- What to produce -
What is needed is an exact reproduction of the lines in the records below, starting at the line with "Seaway bill là gì? Cách sử dụng seaway bill" and ending at the line with "north-island-image-05514-248438.jpg", both included, and nothing else; pictures stay out.

- Task inputs -
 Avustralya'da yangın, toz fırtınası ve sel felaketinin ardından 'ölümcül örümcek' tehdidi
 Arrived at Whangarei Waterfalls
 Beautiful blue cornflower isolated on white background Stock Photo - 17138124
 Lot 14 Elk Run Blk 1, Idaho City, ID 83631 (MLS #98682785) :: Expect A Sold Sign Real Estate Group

* * *

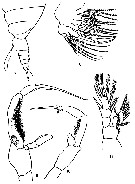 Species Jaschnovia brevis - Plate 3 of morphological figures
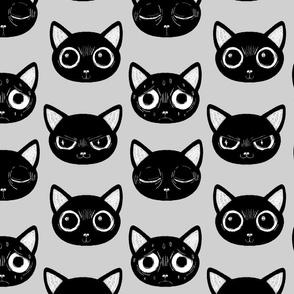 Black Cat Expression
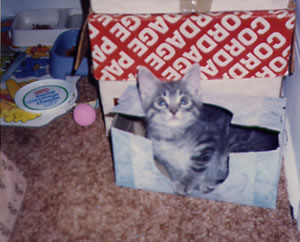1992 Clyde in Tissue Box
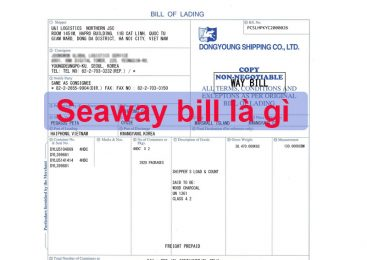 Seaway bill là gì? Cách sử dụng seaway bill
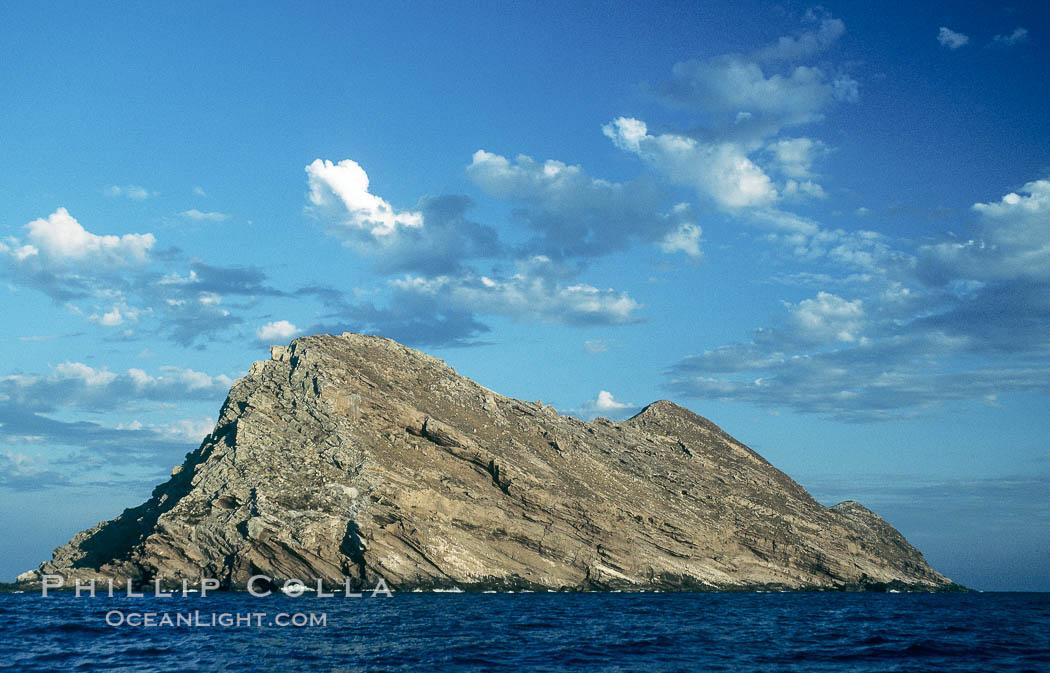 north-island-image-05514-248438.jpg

...

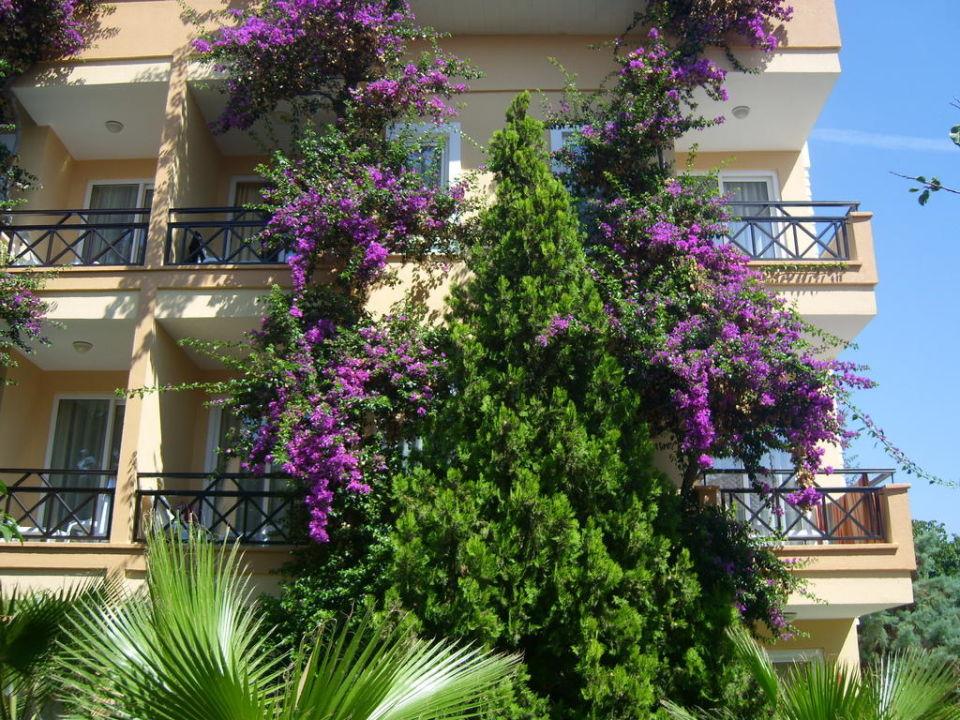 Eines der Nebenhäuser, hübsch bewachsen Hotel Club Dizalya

- Output of the exercise -
 Seaway bill là gì? Cách sử dụng seaway bill
 north-island-image-05514-248438.jpg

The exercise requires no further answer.